#### Written problem
What is needed is the run of lines from the one with "In the view" through the close of the data, set down exactly.
=====
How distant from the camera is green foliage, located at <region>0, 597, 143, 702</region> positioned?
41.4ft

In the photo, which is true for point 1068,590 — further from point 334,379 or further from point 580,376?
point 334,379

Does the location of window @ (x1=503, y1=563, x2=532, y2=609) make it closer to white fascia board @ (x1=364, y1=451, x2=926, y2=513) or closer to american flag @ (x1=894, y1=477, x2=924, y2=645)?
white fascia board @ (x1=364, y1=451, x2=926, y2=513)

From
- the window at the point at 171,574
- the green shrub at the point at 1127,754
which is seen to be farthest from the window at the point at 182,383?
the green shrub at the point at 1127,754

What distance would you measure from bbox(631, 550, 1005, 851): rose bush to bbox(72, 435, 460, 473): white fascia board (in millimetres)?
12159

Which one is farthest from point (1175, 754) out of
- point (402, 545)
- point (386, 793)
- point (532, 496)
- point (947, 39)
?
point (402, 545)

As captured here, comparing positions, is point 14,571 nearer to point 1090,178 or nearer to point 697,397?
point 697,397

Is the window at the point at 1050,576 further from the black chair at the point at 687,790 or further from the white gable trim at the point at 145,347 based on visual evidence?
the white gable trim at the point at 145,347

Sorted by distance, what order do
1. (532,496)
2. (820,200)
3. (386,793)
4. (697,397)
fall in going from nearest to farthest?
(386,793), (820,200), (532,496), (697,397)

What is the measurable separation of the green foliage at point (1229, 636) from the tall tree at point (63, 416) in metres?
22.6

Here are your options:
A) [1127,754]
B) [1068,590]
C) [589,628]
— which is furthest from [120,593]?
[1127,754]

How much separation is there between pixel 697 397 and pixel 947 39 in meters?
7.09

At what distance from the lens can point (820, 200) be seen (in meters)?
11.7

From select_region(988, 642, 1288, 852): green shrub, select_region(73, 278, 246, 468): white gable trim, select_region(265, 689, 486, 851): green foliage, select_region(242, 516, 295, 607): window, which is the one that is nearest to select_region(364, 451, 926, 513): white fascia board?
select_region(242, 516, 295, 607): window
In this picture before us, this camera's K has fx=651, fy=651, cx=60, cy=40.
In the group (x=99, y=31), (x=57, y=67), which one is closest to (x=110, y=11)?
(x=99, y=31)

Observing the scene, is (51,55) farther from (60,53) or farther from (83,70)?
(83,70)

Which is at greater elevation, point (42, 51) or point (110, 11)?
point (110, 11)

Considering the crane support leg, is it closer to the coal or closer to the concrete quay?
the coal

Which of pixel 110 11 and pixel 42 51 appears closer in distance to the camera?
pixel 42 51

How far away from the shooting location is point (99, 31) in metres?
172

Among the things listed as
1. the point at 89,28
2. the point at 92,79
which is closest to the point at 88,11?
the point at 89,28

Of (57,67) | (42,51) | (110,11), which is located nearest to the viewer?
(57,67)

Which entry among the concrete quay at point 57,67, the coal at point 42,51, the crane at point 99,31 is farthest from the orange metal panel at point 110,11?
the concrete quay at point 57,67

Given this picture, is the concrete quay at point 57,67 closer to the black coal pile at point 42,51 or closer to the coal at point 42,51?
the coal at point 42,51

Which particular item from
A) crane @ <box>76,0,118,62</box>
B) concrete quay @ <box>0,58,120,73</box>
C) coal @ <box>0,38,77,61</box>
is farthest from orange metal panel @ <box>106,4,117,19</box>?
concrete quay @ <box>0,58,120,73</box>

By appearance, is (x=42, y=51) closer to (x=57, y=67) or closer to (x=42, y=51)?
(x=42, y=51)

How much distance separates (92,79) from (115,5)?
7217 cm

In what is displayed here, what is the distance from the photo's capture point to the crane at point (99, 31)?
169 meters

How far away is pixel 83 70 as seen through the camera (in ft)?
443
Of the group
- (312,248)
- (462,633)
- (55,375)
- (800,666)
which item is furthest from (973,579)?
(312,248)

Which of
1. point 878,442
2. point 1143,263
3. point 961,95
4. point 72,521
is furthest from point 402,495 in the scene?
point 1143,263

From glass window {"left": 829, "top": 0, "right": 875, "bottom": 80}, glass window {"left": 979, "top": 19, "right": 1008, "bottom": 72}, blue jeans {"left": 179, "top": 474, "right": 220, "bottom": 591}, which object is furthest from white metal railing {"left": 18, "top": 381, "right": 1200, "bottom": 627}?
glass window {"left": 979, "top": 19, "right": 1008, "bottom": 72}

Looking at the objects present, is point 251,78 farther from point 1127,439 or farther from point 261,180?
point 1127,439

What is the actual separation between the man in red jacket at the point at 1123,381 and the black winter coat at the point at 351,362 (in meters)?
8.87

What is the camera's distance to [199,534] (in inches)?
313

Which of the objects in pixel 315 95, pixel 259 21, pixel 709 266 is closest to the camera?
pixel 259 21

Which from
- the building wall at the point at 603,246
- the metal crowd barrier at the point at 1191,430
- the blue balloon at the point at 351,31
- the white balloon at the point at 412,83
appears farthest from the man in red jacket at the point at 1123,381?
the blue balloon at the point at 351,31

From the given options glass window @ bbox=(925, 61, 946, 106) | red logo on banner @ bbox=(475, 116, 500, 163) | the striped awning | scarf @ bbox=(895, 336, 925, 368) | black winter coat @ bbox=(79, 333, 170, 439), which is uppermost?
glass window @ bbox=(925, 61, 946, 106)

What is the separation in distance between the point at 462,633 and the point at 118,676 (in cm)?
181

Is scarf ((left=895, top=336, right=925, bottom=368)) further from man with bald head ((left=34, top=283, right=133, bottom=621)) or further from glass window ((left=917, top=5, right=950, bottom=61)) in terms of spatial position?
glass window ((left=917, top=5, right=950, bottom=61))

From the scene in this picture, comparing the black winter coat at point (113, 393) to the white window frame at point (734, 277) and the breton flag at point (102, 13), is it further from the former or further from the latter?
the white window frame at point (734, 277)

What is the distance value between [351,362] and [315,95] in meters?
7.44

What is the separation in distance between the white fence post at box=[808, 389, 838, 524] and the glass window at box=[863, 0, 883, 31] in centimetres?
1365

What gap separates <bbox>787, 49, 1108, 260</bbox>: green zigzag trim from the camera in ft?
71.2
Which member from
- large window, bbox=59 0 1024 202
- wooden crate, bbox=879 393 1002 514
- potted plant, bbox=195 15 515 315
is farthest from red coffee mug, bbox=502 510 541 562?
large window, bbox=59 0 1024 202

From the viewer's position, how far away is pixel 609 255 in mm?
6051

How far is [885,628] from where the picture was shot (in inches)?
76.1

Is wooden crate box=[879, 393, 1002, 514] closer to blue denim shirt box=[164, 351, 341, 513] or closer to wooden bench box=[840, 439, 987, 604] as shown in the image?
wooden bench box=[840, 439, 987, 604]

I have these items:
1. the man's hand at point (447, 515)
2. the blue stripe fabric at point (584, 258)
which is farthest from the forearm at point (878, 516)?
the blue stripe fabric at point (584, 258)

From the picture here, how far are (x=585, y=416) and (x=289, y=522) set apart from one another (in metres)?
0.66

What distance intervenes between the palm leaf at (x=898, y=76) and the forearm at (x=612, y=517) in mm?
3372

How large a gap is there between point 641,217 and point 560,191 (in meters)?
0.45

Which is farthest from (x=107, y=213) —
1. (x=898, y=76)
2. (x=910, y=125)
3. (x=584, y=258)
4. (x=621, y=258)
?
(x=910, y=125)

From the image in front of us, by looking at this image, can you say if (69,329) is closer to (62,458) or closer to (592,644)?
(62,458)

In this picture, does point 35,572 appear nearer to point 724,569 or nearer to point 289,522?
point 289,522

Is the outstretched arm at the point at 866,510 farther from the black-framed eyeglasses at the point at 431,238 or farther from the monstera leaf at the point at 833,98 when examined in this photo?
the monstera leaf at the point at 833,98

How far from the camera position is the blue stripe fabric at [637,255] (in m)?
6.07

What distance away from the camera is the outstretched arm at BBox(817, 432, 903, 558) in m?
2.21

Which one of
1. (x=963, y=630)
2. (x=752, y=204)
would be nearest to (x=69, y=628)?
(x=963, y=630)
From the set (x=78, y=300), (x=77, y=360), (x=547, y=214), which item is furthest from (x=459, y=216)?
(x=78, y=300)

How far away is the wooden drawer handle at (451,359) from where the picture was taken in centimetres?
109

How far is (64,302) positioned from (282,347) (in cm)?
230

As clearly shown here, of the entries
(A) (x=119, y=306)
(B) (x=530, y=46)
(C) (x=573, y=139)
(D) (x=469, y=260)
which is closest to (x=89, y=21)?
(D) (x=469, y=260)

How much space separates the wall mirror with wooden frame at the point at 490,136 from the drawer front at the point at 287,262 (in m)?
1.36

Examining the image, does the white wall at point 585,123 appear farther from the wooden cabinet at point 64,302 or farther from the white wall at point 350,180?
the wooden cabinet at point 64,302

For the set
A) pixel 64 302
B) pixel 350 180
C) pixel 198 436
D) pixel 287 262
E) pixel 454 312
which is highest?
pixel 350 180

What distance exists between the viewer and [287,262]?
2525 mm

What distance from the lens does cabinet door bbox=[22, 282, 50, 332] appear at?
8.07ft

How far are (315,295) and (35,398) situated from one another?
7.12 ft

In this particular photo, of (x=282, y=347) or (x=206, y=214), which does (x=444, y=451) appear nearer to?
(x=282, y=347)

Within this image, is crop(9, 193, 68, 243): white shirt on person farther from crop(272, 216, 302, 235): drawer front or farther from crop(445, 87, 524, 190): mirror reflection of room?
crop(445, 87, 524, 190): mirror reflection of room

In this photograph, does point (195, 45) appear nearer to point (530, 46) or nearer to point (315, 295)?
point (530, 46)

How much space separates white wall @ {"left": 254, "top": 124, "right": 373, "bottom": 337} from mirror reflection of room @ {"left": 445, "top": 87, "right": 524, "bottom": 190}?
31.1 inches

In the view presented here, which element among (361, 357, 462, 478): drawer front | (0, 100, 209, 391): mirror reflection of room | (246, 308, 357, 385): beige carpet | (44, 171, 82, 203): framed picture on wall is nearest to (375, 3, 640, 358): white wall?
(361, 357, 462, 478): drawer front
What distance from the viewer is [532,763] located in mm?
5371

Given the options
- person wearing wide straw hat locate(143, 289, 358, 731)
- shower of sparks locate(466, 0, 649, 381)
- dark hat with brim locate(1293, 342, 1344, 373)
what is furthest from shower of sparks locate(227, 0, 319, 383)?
=====
#### The response
In the view presented here, which element among (361, 357, 462, 478): drawer front | (0, 100, 209, 391): mirror reflection of room | (246, 308, 357, 385): beige carpet | (44, 171, 82, 203): framed picture on wall is nearest to (375, 3, 640, 358): white wall?
(361, 357, 462, 478): drawer front
What distance from the viewer is [532,763] located in mm?
5371

Given the options
- person wearing wide straw hat locate(143, 289, 358, 731)
- shower of sparks locate(466, 0, 649, 381)
- dark hat with brim locate(1293, 342, 1344, 373)
what is furthest from shower of sparks locate(227, 0, 319, 383)?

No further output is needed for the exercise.